It sucked. Which is why Indra had decided not to buy a car, not to take the train, not to waste money on cabs, but simply take the shuttles that had sprung up miraculously all over town, connecting the dots that made the city a giant beehive.

What’s Mumbai like, his old friends asked him when he first moved here, a year ago. It’s crazy, he said. It’s wonderful. No one sleeps. We party all night. It’s sensational. All true. And all driving him slowly insane. If it weren’t for the shuttles, which left every twenty minutes from a spot just five minutes away from his flat, thereby allowing him fifteen minutes of extra sleep every morning, he would have lost it by now. Cracked under the strain. Like that man he saw two days ago, near Regal Bakery at Byculla, standing in the middle of the road in the pouring rain, his mouth moving soundlessly, gesturing wildly then stopping to make a frame with his fingers as if he were setting up a shot. His whole body felt splintered when he saw that man. It was the same shifting breaking sensation he felt on his sleepless, longing-to-sleep nights. It spooked him, and he turned away, glad of the shuttle’s speed.

Lately, the only place Indra could sleep soundly was in the shuttle. One and a half hours that refreshed him in a way not even five hours did. It was the pollution-free air, the cool, he didn’t have an AC in his room, it was the knowledge that from terminus to terminus, he owed nothing to nobody. And on Saturdays, it was the best.

It was on a Saturday that he realized—until he started taking the shuttle he hadn’t had a single dream after moving to Mumbai. Was it the rain? No, inside the shuttle, you never heard it the way you did when you were at home on a Sunday morning, covers pulled over your head, your entire body soaking in the pleasure of sleeping late, lulled and soothed by the music of the rain. Inside the shuttle, you were lulled and soothed by the movement, soundless and surging, through curtains of water, powerful and intact.

He dreamt he was on a water lily, a white lily, floating upstream. He dreamt there was a black horse galloping alongside. He dreamt that three moss-green elfin ladies in raincoats were swimming with him. He dreamt he was mute, and talking with his hands to a girl in a red and yellow salwar-suit, who listened to him with the sweetest look of comprehension on her face.

When it was time to get off at Cuffe Parade, Indra felt peaceful, restored. He knew then that he would have to do this again and again.

He started noticing things. The nature of your dreams depended on who you sat next to. Certain people made better dream companions than others. There were regulars. Following an unspoken code, they chose each other. The small man with the bulbous glasses sat next to the woman with the mole on her cheek.
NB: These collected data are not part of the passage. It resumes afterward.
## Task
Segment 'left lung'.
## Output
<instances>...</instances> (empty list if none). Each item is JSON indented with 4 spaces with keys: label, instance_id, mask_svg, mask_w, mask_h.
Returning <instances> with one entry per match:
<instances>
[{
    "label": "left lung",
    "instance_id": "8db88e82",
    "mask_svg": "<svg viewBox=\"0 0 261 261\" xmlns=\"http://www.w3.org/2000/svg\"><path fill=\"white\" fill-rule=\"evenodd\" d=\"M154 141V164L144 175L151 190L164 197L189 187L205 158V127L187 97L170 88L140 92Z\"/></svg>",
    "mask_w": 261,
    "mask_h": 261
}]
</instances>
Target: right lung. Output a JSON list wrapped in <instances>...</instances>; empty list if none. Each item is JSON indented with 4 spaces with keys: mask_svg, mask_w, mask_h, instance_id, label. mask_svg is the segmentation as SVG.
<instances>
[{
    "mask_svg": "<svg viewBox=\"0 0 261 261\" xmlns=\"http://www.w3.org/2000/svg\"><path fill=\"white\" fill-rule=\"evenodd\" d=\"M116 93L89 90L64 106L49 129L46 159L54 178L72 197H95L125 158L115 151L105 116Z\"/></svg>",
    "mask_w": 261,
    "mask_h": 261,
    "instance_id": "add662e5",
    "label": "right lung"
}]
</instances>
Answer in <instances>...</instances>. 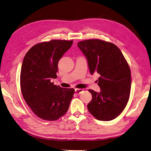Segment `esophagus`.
<instances>
[{"label": "esophagus", "mask_w": 151, "mask_h": 151, "mask_svg": "<svg viewBox=\"0 0 151 151\" xmlns=\"http://www.w3.org/2000/svg\"><path fill=\"white\" fill-rule=\"evenodd\" d=\"M75 91L77 94H79L83 92V89H76Z\"/></svg>", "instance_id": "34e87169"}]
</instances>
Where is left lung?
Instances as JSON below:
<instances>
[{"instance_id":"1","label":"left lung","mask_w":151,"mask_h":151,"mask_svg":"<svg viewBox=\"0 0 151 151\" xmlns=\"http://www.w3.org/2000/svg\"><path fill=\"white\" fill-rule=\"evenodd\" d=\"M88 60L91 74L98 73L101 91L92 89V100L88 104L90 113L101 121L115 119L129 101L131 89V72L120 50L113 43L98 39L77 43Z\"/></svg>"}]
</instances>
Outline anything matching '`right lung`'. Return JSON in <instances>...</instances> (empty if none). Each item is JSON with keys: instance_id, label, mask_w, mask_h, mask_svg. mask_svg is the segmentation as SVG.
Returning <instances> with one entry per match:
<instances>
[{"instance_id": "right-lung-1", "label": "right lung", "mask_w": 151, "mask_h": 151, "mask_svg": "<svg viewBox=\"0 0 151 151\" xmlns=\"http://www.w3.org/2000/svg\"><path fill=\"white\" fill-rule=\"evenodd\" d=\"M73 41L53 40L32 47L22 61L20 86L26 103L41 119L55 121L64 115L75 90L51 83L57 77L58 63Z\"/></svg>"}]
</instances>
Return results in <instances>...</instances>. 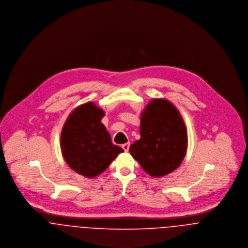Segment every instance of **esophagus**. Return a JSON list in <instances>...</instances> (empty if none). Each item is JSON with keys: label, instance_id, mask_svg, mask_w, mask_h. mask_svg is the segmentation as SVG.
I'll use <instances>...</instances> for the list:
<instances>
[{"label": "esophagus", "instance_id": "1", "mask_svg": "<svg viewBox=\"0 0 248 248\" xmlns=\"http://www.w3.org/2000/svg\"><path fill=\"white\" fill-rule=\"evenodd\" d=\"M129 146H130V143L129 142H126V143H124L123 145H122V147L124 148V150L125 151V152H127L128 150H129Z\"/></svg>", "mask_w": 248, "mask_h": 248}]
</instances>
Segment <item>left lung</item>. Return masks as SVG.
I'll use <instances>...</instances> for the list:
<instances>
[{
    "instance_id": "left-lung-1",
    "label": "left lung",
    "mask_w": 248,
    "mask_h": 248,
    "mask_svg": "<svg viewBox=\"0 0 248 248\" xmlns=\"http://www.w3.org/2000/svg\"><path fill=\"white\" fill-rule=\"evenodd\" d=\"M140 139L129 151L152 177H163L182 164L187 148V131L180 112L165 99H153L140 115Z\"/></svg>"
}]
</instances>
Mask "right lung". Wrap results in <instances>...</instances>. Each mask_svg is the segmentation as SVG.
Listing matches in <instances>:
<instances>
[{"label": "right lung", "mask_w": 248, "mask_h": 248, "mask_svg": "<svg viewBox=\"0 0 248 248\" xmlns=\"http://www.w3.org/2000/svg\"><path fill=\"white\" fill-rule=\"evenodd\" d=\"M105 111L88 102L71 112L61 134L62 154L75 172L87 178L102 174L124 149L114 145L102 119Z\"/></svg>", "instance_id": "right-lung-1"}]
</instances>
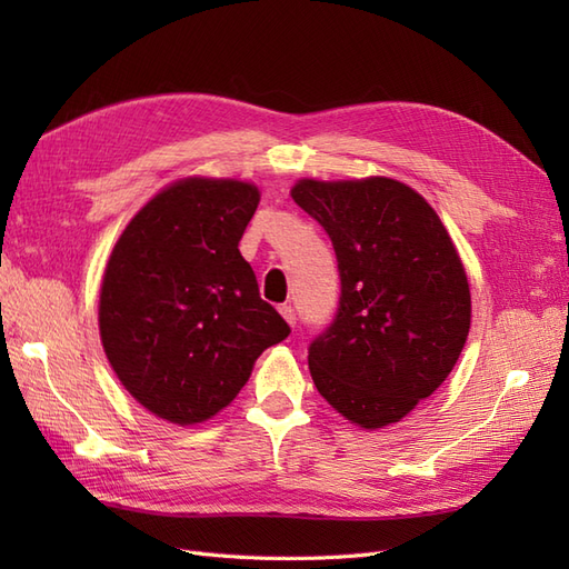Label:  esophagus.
Here are the masks:
<instances>
[{
  "label": "esophagus",
  "instance_id": "1",
  "mask_svg": "<svg viewBox=\"0 0 569 569\" xmlns=\"http://www.w3.org/2000/svg\"><path fill=\"white\" fill-rule=\"evenodd\" d=\"M280 316L289 322V325H295L297 322V313H295V308H291V306H287V303H282L280 306Z\"/></svg>",
  "mask_w": 569,
  "mask_h": 569
}]
</instances>
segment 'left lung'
Wrapping results in <instances>:
<instances>
[{
    "label": "left lung",
    "mask_w": 569,
    "mask_h": 569,
    "mask_svg": "<svg viewBox=\"0 0 569 569\" xmlns=\"http://www.w3.org/2000/svg\"><path fill=\"white\" fill-rule=\"evenodd\" d=\"M337 256L341 297L308 347L327 403L377 429L432 396L470 332V287L449 232L416 189L389 178L291 189Z\"/></svg>",
    "instance_id": "8db88e82"
}]
</instances>
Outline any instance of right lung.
Returning a JSON list of instances; mask_svg holds the SVG:
<instances>
[{"instance_id": "1", "label": "right lung", "mask_w": 569, "mask_h": 569, "mask_svg": "<svg viewBox=\"0 0 569 569\" xmlns=\"http://www.w3.org/2000/svg\"><path fill=\"white\" fill-rule=\"evenodd\" d=\"M258 199L249 182L180 180L113 247L101 343L123 387L168 422L216 416L247 385L253 360L291 332L239 253Z\"/></svg>"}]
</instances>
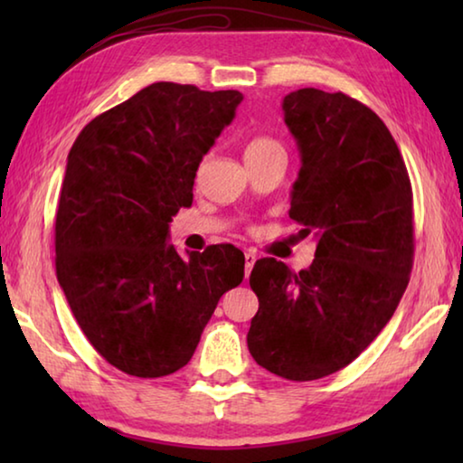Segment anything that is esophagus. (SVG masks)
I'll list each match as a JSON object with an SVG mask.
<instances>
[{"mask_svg":"<svg viewBox=\"0 0 463 463\" xmlns=\"http://www.w3.org/2000/svg\"><path fill=\"white\" fill-rule=\"evenodd\" d=\"M255 261H257V255L250 253V250H247V253H245V278H249V273H250V269H253Z\"/></svg>","mask_w":463,"mask_h":463,"instance_id":"esophagus-1","label":"esophagus"}]
</instances>
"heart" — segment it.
<instances>
[{
  "instance_id": "1",
  "label": "heart",
  "mask_w": 463,
  "mask_h": 463,
  "mask_svg": "<svg viewBox=\"0 0 463 463\" xmlns=\"http://www.w3.org/2000/svg\"><path fill=\"white\" fill-rule=\"evenodd\" d=\"M276 148H281L278 140H273L269 137H257L247 145V155L268 153V151H276Z\"/></svg>"
}]
</instances>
The young man with shoulder-length greying hair sat next to the girl in the windcheater which she never took off. The Parsi lady sat next to the Tamilian with vibhuti on his forehead. Indra still hadn’t found his regular. On weekdays he went with the flow, taking whichever seat was free. On Saturdays, he chose one, then another, relishing the fact that on Saturdays there were people you never saw the whole week—the irregulars, going to town because they wished to, not because they had to. On that Saturday, he chose the woman with the eccentric ankle boots.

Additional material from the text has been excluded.